Supporters of President Barack Obama and Mitt Romney, the Republican challenger, don’t agree on much, but both strongly support early voting.
The two campaigns had separate press conferences Tuesday outside the Mahoning County Board of Elections to criticize the opposition, praise their candidate and urge people to vote early.
“Let’s get the early vote out,” said Kansas Gov. Sam Brownback, a Republican who stopped in Youngstown as part of the “Commit to Mitt Early Vote Express Tour.”
“Frankly, the other side has beaten us too often on the ground game,” Brownback said. “We’ve not been good at it, but this time around, the numbers really favor us.”
Also, members of the United Auto Workers, including Bob King, its national president, urged people to vote early at a rally. About 125 people, several of whom are UAW members, attended the event in support of Obama and other Democrats.
“The early vote is going to be a major key in this election,” said Ken Lortz, director of UAW’s Region 2B, which includes all of Ohio and Indiana. “It’s extremely important.”

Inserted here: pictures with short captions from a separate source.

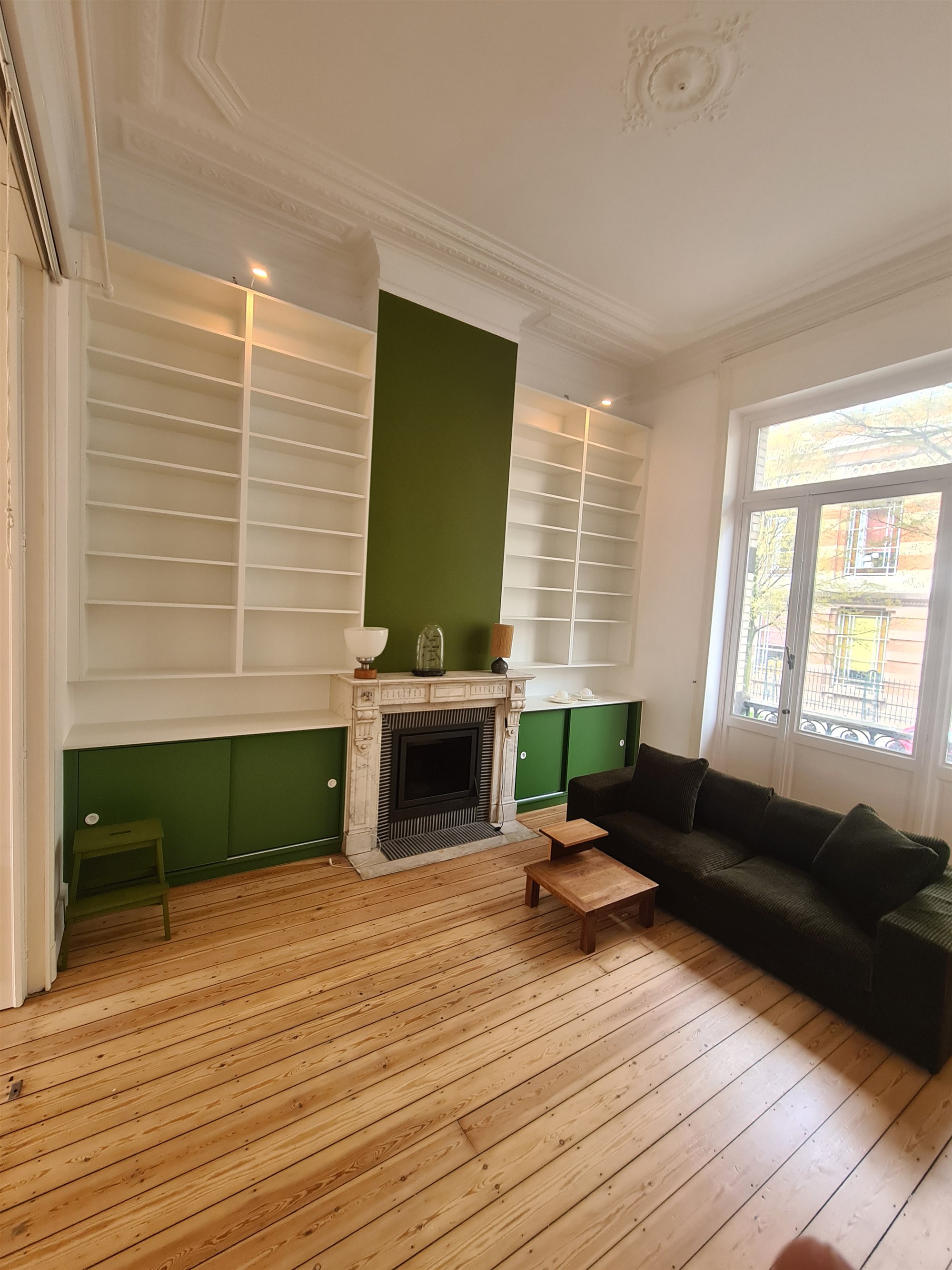 Living room with built-in bookcase and antique marble fireplace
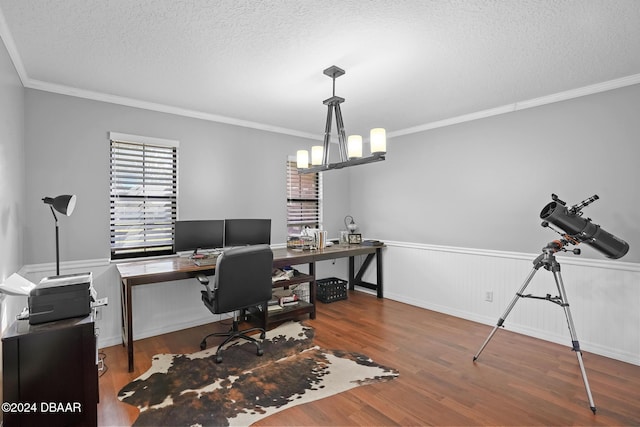 home office with a notable chandelier, crown molding, wood-type flooring, and a textured ceiling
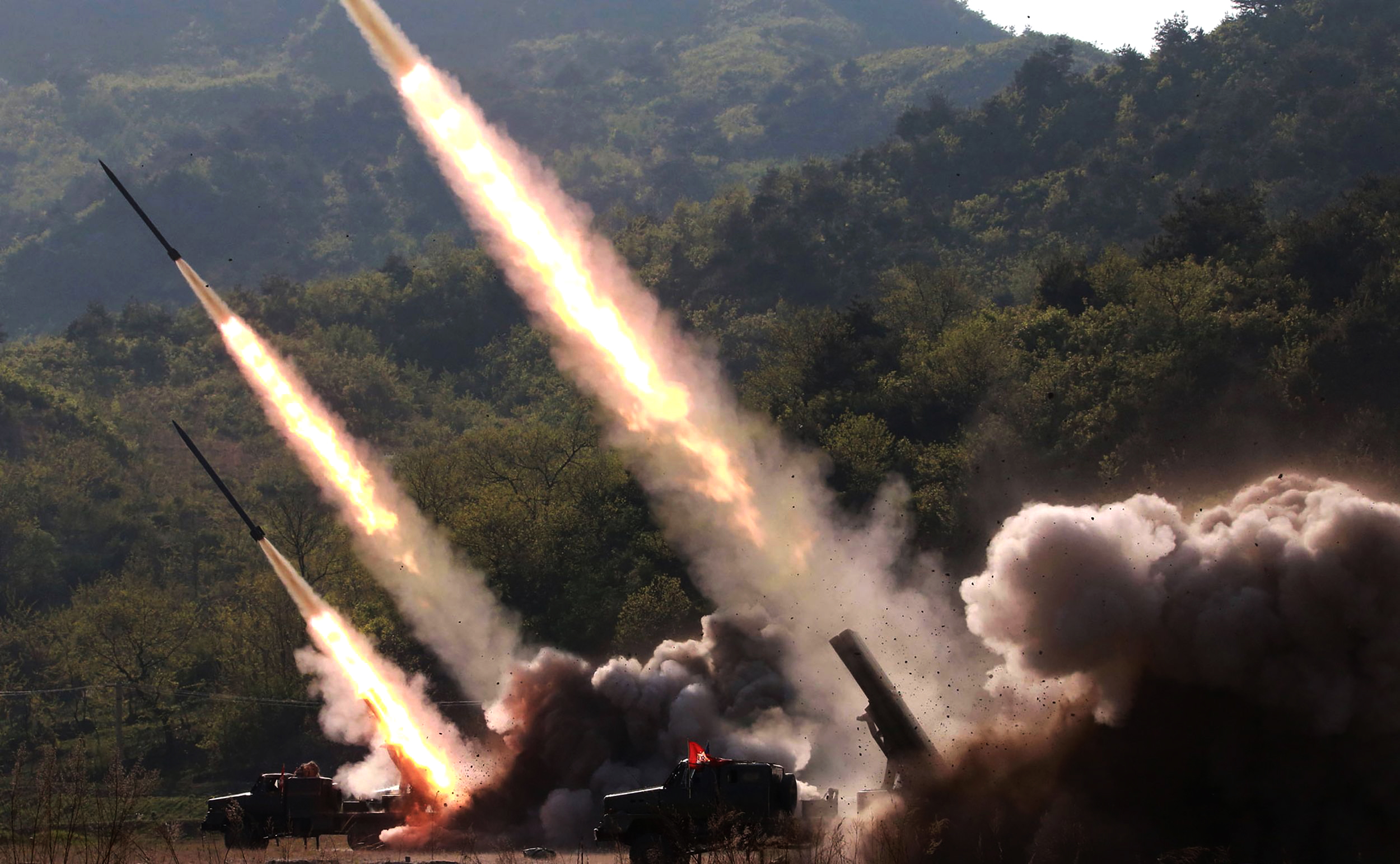 PHOTO: This May 9, 2019 picture released from North Korea's official Korean Central News Agency (KCNA) on May 10, 2019 shows rocket launchers firing during the strike drill in on the western front of North Korea.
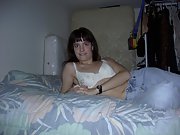 Sexy brunette wife shows off her perky tits and hairy pussy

As of Tuesday, the Mahoning County Board of Elections had received requests from 29,238 people for mail-in ballots with 22,017 of them already returning their ballots. Also, 5,375 people have voted in-person at the elections board in Oakhill Renaissance Place on Oak Hill Avenue in Youngstown.
In total, the county has 27,392 people who have voted by mail or in-person at the board so far.
Of those who have requested absentee ballots or have voted in person, 12,507 are Democrats and 3,962 are Republicans; the remaining 18,144 are overwhelmingly independents, with a very small number being members of a third political party such as Green and Libertarian, according to elections officials.
Breaking down the in-person voters, 2,635 are Democrats, 555 Republicans and 2,185 are independents combined with a very small number of third-party members.
During the 2008 presidential election, 41,225 people voted early by mail and at the board before Election Day, about 32 percent of those who voted in that election.
Though there are about 8,000 fewer registered voters in the county this year compared with 2008 and no weekend voting for this election, except during the last weekend before the Nov. 6 election, there will definitely be more people voting early in this election than in 2008, said board Director Joyce Kale-Pesta.
The board is averaging about 320 to 350 early-voters a day with that number jumping to 491 on Monday, when extended in-person hours began, Kale-Pesta said.
More than 3,000 people voted in 2008 on the final Saturday, Sunday and Monday at the board.
Of the county’s 170,105 registered voters, 43,682 are Democrats, 17,554 are Republicans, and the remaining 108,869 are independents with a small number third-party members.
When asked about Monday’s debate between Obama and Romney, the surrogates for the candidates had different views.
Obama proved he is “so knowledgeable on foreign affairs,” and that he is a “real strong leader,” King said.
The UAW president praised Obama for rescuing the auto industry.
“Ohio would still be in a deep recession if it was not for President Obama standing behind American companies and standing behind American workers,” King said.
Earlier Tuesday, Brownback said Romney “really cleaned up” in the debate and “he looked like the president much more than the president.”
Romney’s key point during the debate was “you can’t have a strong foreign policy without a strong economy,” Brownback said. “You’ve got to have that strong economy. It’s a very fundamental basis for our foreign policy.”
Brownback said Romney “pointed out the problems with the presidency” with Obama’s policies producing a “bad economy and a weak foreign policy.”
King criticized Romney for “changing his story on the auto industry every time he talks.”
Without the auto bailout, “Ohio would still be in a deep recession if it was not for President Obama standing behind American companies and standing behind American workers,” King said.